Uma coisa que a inteligência humana não saberia atingir com o minguado espanto de sua noção de justiça, é o mistério de toda uma raça humana excluída, durante mais de cinco mil anos, de toda a participação na vida espiritual dos povos do Velho Mundo. Este Simples fato atormenta o pensamento.

Que crime sem nome e sem medida teria podido exigir uma tão longa e tão espantosa expiação suportada, não por um único povo, mas por centenas de nações, em alguma das quais ainda perdura? Que digo eu? A maior parte delas não viram o alvorecer de luz alguma e a aurora da civilização ocidental foi para o grande número dessas infortunadas criaturas como o anúncio de um dilúvio de sangue e de fogo sobre as ondas do Atlântico. 

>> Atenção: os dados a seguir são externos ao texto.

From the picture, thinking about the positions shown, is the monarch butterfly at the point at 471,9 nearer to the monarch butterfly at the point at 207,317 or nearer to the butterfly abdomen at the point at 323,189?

Este Hemisfério terrestre desconhecido — semelhante à misteriosa metade da lua perpetuamente inobservável — rolava no espaço, com o resto do mundo durante dois milhões de dias. Em vão o Candelabro da Revelação havia transitado de Oriente para Ocidente. Desde Abraão, se estendendo sob os pés do futuro Messias — como uma miraculosa via láctea de corações humanos — toda a sua estelar posteridade em vinte e dois séculos; e, de Jesus, o vencedor da morte, a Maomé, vencedor de Bizâncio, incontáveis gerações, obscuras ou luminosas, tinham temperado a terra com sangue, suor e lágrimas. 

Civilizações poderosas tinham expandido suas influências em todas as direções do espírito humano. Inteligências miraculosas haviam esgotado toda a conjectura. Os santos, os mártires, os apóstolos mesmo, a quem o Senhor mandará pregar em todas as nações, não cumpriram o seu mandato mais que sobre uma só metade do globo, deixando assim a outra metade numa invencível ignorância da Redenção. O mais audacioso, o mais infatigável dos doze, testemunha privilegiada da Ressurreição do Filho de Deus, — aquele, dizia Santa Brígida, que é o Tesouro de Deus e a luz do mundo, — Tomás Dídimo, deixando atrás de si Alexandre, o Grande, entre as outras poeiras de seu caminho, tinha avançado até às margens extremas do Oriente. E desde ali, pressentindo talvez, antes de morrer, o clamor longínquo e mudo dessas almas abandonadas, estenderá inutilmente seus braços de apóstolo acima do incomensurável Pacífico, barreira imóvel e decepcionante que zombava do seu desejo… 

Nada de divino nem de humano puderam prevalecer contra as trevas inexoráveis dessas raças inexplicavelmente castigadas. 

Um dia, enfim, o Senhor chamou um homem, como certa vez chamara João, para preparar seus caminhos, e o investiu, por uns tempos, com o seu poder, a fim de que ele pudesse decididamente por um termo a essa semelhança de eternidade de dolorosa com a qual Satã, chamado o macaco de Deus, havia tentado arremedá-lo em uma sacrílega contrafação de seu próprio reinado.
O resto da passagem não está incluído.